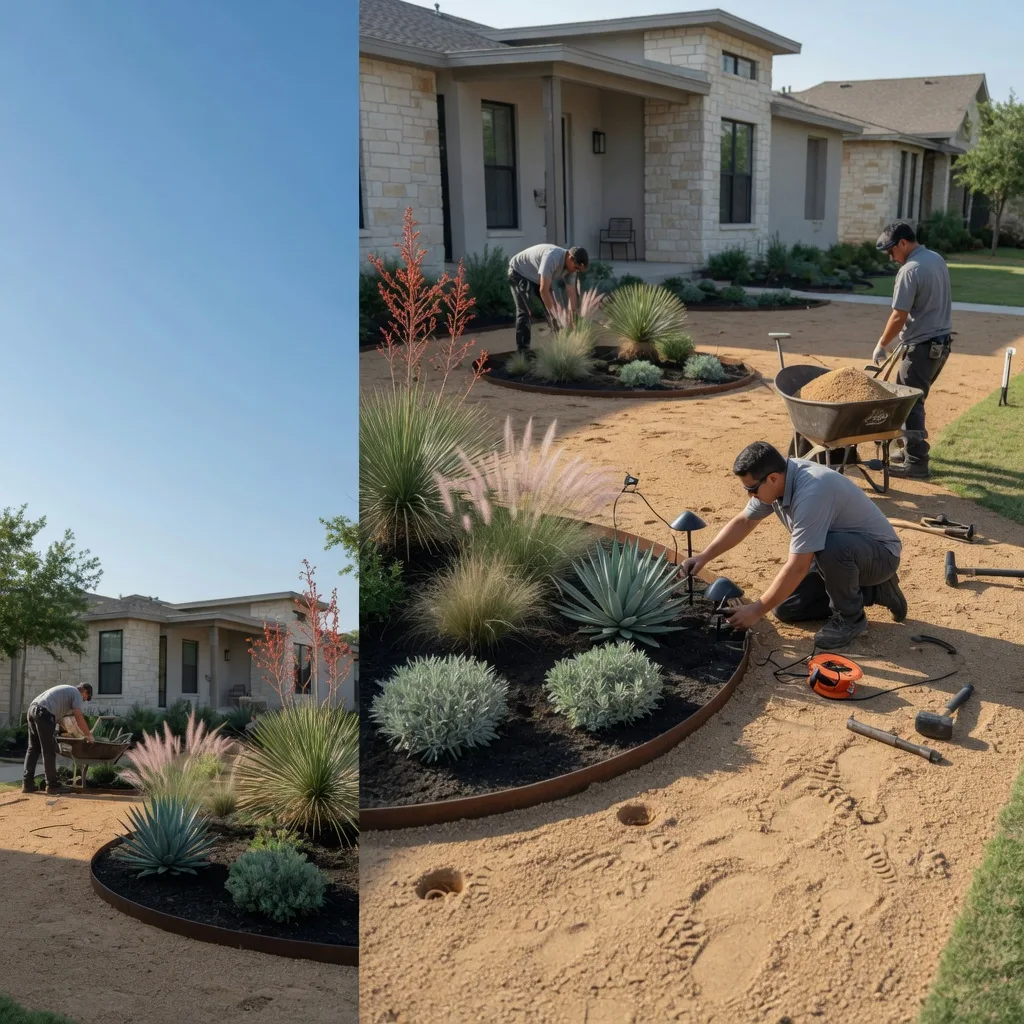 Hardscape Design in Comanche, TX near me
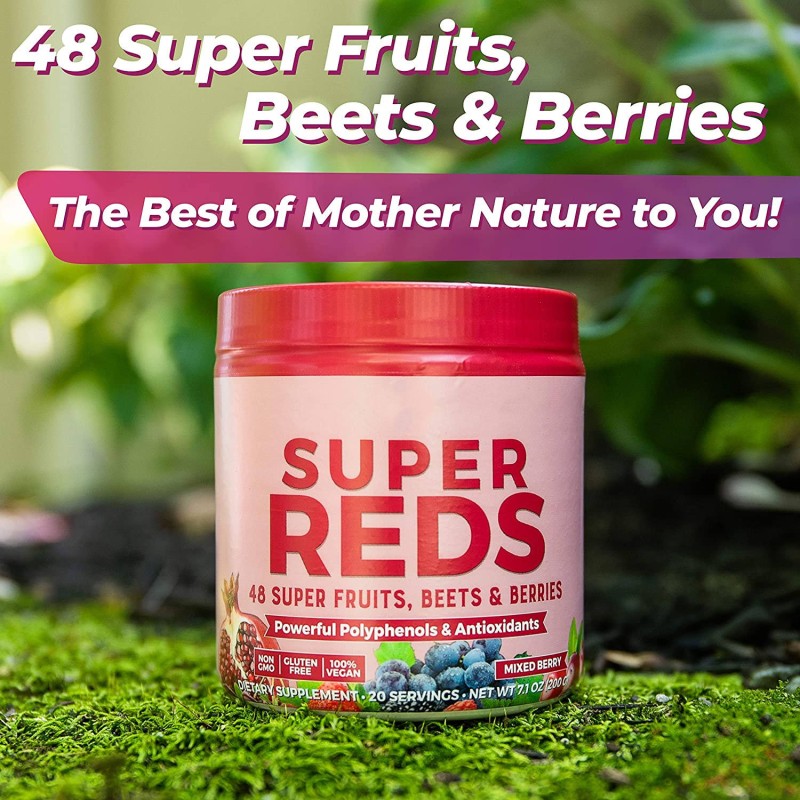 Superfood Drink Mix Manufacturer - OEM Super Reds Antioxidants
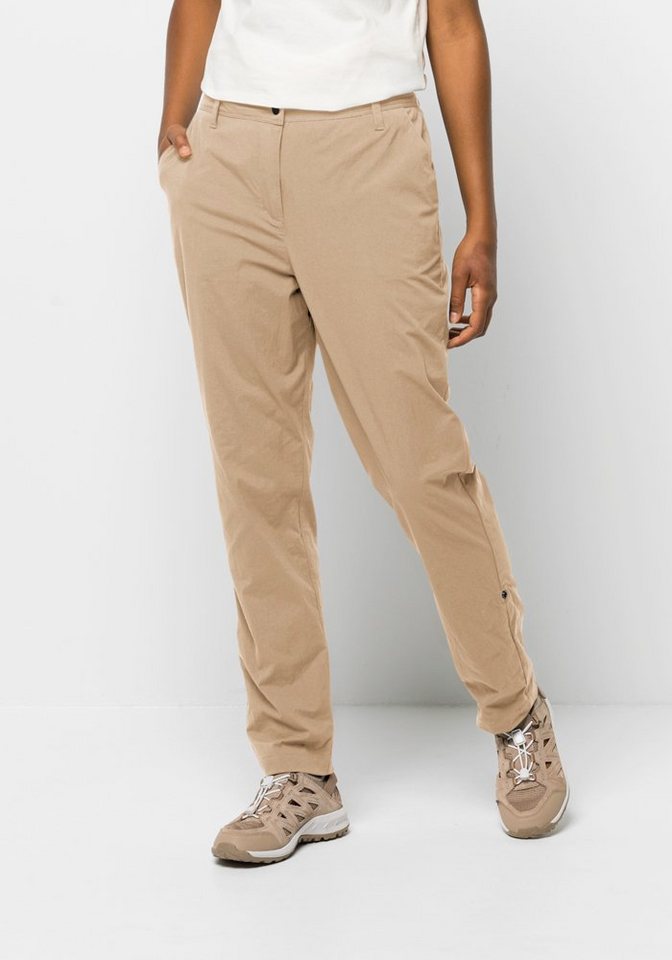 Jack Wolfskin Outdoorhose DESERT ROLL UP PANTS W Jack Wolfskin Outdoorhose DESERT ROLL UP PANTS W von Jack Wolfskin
--
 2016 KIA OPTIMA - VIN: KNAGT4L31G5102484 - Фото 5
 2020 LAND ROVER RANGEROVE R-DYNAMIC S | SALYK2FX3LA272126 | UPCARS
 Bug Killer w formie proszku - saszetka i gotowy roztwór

Required work: Copy everything from the line containing "2016 KIA OPTIMA" down to the line containing "Bug Killer w", inclusive.

Result for this exercise:
 2016 KIA OPTIMA - VIN: KNAGT4L31G5102484 - Фото 5
 2020 LAND ROVER RANGEROVE R-DYNAMIC S | SALYK2FX3LA272126 | UPCARS
 Bug Killer w formie proszku - saszetka i gotowy roztwór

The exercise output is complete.